* _Activity_
Only the lines from the one containing "40 Whole Years" through the one containing "9788422626220: LA VIDA" should be printed, exactly as they appear below, with both ends included.

* _Input records_
+---+

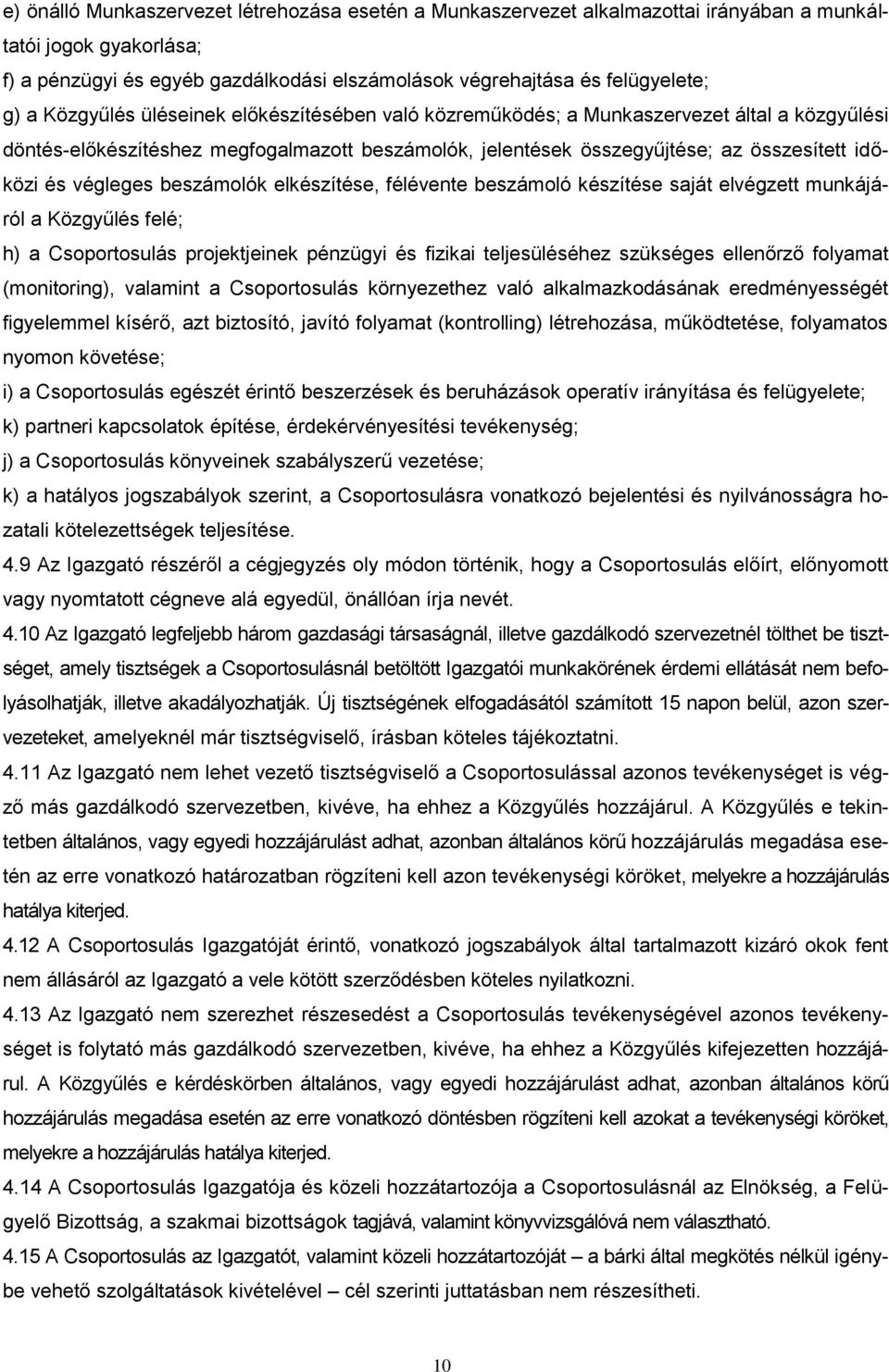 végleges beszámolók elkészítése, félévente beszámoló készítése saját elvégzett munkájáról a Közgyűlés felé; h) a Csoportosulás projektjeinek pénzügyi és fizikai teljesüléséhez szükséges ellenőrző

+---+

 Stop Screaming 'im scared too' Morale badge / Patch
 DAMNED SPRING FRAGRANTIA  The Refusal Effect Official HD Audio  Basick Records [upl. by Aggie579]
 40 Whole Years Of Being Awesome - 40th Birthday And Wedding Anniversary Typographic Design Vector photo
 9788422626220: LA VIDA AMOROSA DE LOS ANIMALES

+---+

* _Result for this exercise_
 40 Whole Years Of Being Awesome - 40th Birthday And Wedding Anniversary Typographic Design Vector photo
 9788422626220: LA VIDA AMOROSA DE LOS ANIMALES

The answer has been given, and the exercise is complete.